Asumida la sorpresa de lo que ya se intuía iba a convertirse en otro momento histórico y con la paz mental de no encontrarme encerrada en un ascensor, en un avión lejos de tierra firme a la que asirme con la fuerza de mis pies o en un hospital pendiendo mi vida de un respirador, y como el ser humano es un animal de costumbres, a pesar de ser ya las dos de la tarde, la inercia me ha conducido a mi despacho, recordándome eso sí, que debía subir cinco pisos sin ascensor. Una vez dentro, como si el asunto no fuera conmigo, le doy al interruptor de la luz, abro la persiana y, cómo no, dirijo mi mano a encender el ordenador. Cuando parece que mi mente se acostumbra a un nuevo status quo, directa a la impresora a fotocopiar. Como nada funciona y a la vista del éxito, no me he dejado achantar: había ido a trabajar, algo tenía que hacer. He desplegado en la mesa tres expedientes antiguos con objeto de limpiarlos y archivarlos. A mano, con bolígrafo, en carpetas de papel, sin máquinas. Lo he considerado un pequeño triunfo en la batalla del mundo globalizado y dependiente en el que vivimos.
Con la
satisfacción del deber cumplido (pequeñísimo deber en el día de trabajo de un
autónomo) y de vuelta a casa con apetito, me digo que no importa la situación:
el almuerzo lo tengo solucionado ya que quedan una habichuelillas de ayer que
se pueden calentar en el microondas y pan para descongelar con el que preparar
un bocadillo.
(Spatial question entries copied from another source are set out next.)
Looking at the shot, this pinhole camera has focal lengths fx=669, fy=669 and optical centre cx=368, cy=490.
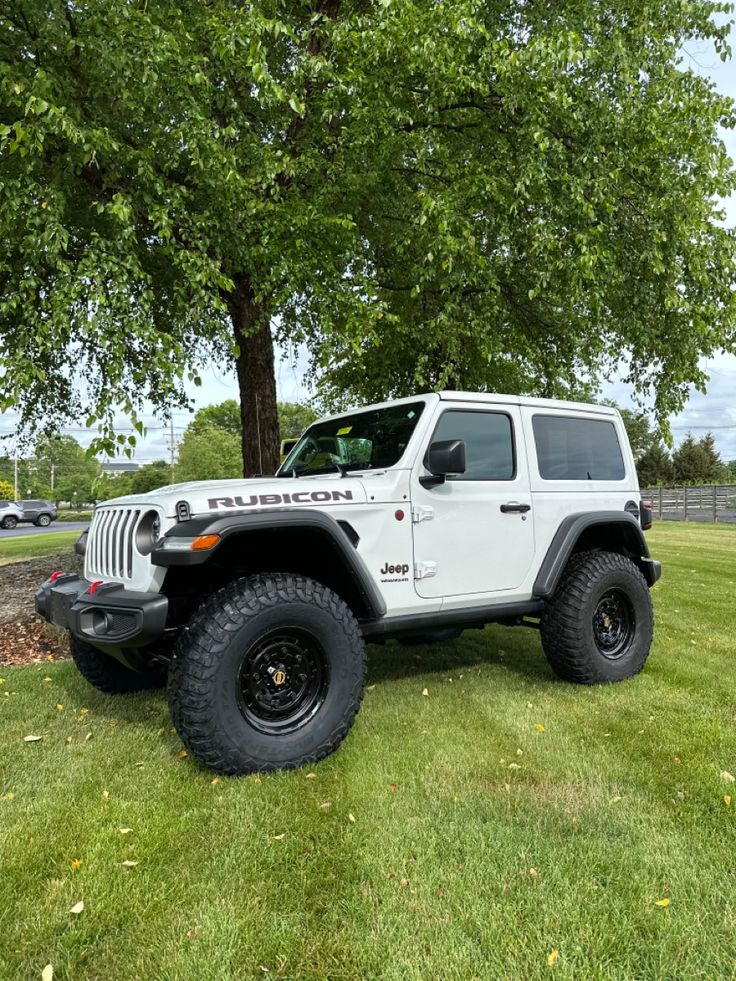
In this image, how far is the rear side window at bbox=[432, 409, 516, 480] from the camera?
4.23m

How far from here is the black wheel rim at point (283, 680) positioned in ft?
10.9

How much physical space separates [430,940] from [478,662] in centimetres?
342

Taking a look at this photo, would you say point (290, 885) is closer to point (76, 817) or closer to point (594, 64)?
point (76, 817)

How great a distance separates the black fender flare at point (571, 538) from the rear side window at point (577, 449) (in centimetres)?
33

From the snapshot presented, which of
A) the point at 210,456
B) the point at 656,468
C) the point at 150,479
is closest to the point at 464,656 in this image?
the point at 210,456

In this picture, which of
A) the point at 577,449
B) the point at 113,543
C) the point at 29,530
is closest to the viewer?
the point at 113,543

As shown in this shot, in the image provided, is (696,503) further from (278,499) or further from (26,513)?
(26,513)

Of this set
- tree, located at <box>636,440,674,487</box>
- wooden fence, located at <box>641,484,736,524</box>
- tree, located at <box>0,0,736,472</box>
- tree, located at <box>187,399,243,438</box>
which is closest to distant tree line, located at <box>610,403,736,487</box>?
tree, located at <box>636,440,674,487</box>

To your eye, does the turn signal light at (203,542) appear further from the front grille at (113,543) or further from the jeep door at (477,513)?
the jeep door at (477,513)

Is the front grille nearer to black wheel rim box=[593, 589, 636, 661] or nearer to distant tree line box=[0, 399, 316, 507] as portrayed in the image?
black wheel rim box=[593, 589, 636, 661]

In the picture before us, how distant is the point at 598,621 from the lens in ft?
15.6

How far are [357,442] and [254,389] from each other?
4.06 m

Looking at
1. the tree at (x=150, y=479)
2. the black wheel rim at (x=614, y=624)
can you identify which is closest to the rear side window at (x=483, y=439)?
the black wheel rim at (x=614, y=624)

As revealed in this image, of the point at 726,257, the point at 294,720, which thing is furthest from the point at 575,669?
the point at 726,257
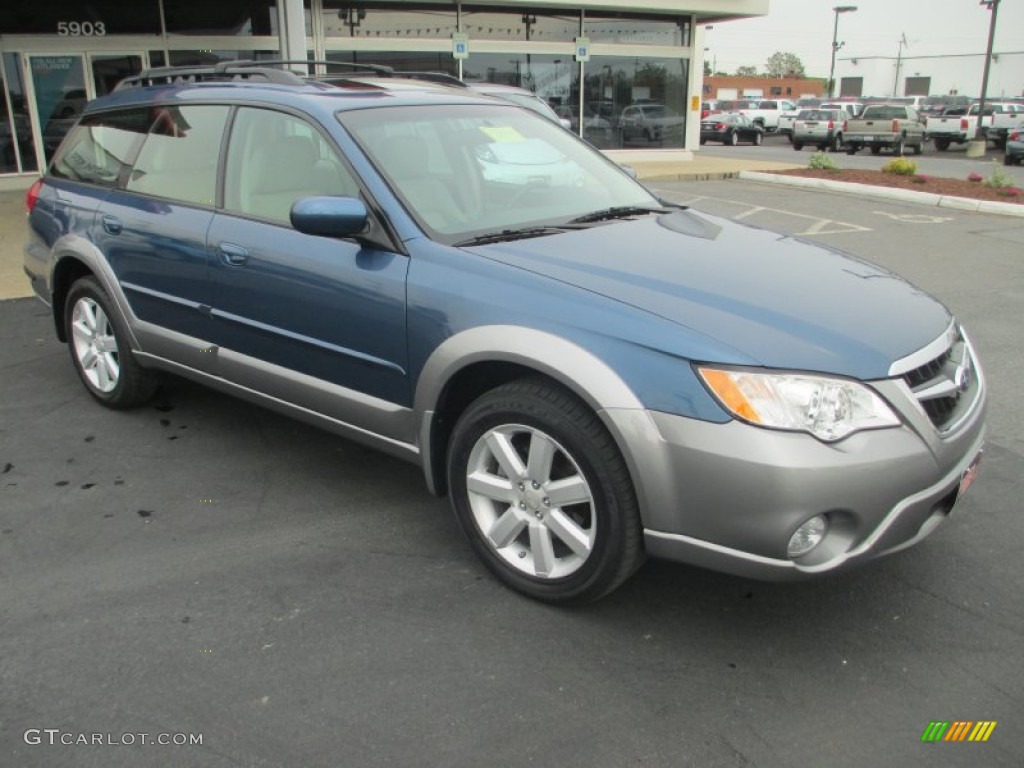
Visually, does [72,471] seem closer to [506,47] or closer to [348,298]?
[348,298]

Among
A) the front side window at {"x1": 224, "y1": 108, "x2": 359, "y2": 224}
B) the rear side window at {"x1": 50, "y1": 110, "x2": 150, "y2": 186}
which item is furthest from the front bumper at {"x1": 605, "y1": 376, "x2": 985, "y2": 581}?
the rear side window at {"x1": 50, "y1": 110, "x2": 150, "y2": 186}

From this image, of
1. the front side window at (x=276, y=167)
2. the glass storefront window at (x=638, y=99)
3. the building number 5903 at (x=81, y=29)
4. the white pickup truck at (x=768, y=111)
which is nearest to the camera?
the front side window at (x=276, y=167)


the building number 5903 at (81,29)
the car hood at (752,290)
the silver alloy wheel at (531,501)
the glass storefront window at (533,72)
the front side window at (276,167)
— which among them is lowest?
the silver alloy wheel at (531,501)

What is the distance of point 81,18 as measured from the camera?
15.6 m

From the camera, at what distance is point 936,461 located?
107 inches

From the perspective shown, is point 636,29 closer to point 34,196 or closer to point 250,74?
point 34,196

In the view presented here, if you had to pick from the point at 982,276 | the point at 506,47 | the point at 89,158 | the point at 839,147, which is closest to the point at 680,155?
the point at 506,47

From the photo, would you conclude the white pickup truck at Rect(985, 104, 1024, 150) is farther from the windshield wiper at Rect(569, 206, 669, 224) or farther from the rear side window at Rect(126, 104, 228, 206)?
the rear side window at Rect(126, 104, 228, 206)

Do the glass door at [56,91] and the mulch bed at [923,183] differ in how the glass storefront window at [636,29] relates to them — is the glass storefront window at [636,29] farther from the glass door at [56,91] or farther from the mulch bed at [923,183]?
the glass door at [56,91]

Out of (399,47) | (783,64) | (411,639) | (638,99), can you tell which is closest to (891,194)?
(638,99)

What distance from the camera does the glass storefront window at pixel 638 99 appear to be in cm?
2102

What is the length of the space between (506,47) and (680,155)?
5.41m

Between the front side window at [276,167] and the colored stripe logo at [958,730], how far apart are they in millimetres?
2700

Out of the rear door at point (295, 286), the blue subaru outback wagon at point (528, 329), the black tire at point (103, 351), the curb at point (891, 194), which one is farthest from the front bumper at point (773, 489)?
the curb at point (891, 194)
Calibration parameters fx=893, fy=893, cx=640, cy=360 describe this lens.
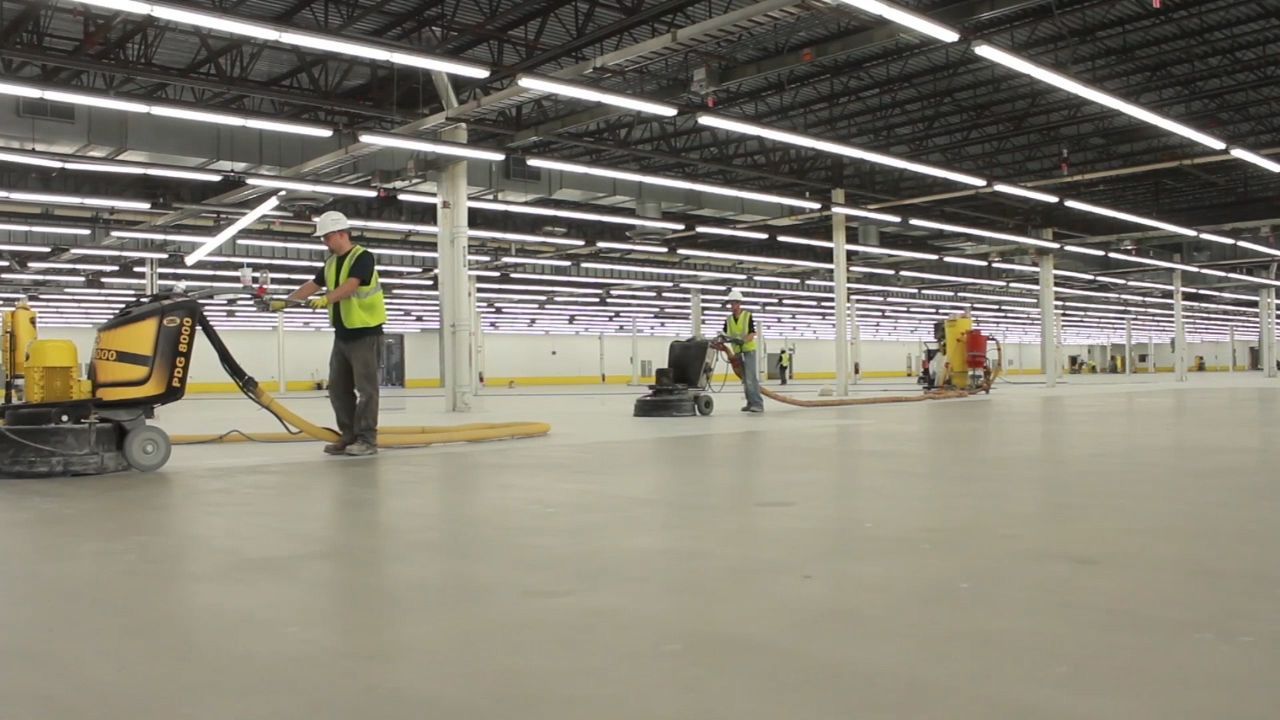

La mente sigue adaptada a sus hábitos, lo que viene a ser
ratificado porque a continuación me planteo en qué actividad productiva puedo
emplear mi tiempo: no tengo posibilidad de obtener notificaciones de los
Juzgados, presentar o enviar escrito alguno, liquidar unos impuestos pendientes
en la web de Hacienda, revisar las cuentas, ni siquiera hacer llamadas
pendientes con el fin de no gastar batería del teléfono. No puedo poner ni una
triste lavadora.
¿Qué mejor
que un buen libro? Perfecto. Pero va en conta de mi rutina laborable de un lunes: es hora de trabajo y no de lectura. Confío poder superar esta educación judeo-cristiana
del deber y en breve retomar la novela que estoy leyendo estos días. Por
cierto, muy entretenida. Antes, no obstante, poniéndome a prueba y con la
solapada finalidad de obtener otro pequeño triunfo, he cogido unos folios y un
bolígrafo y en una mesa he dedicado unos minutos de esta ajetreada existencia a
escribir este artículo. Para dejar constancia, para desfogarme, para sentir que
cumplo con mi cupo de laboriosidad diaria aunque sea fuera del mundo jurídico,
como reivindicación a la convicción de que los sumos poderes nunca nos contarán
la verdad. Pero me voy a dar el gusto de pensar que lo hago por el simple
placer de escribir. A mano, con tachaduras, con notas al margen, sin máquinas.
P.D.: al
término de escribir este pequeño relato sobre otro momento histórico sigo sin
poder sintonizar emisoras no gubernamentales. ¿Será cosa de mi viejo transistor?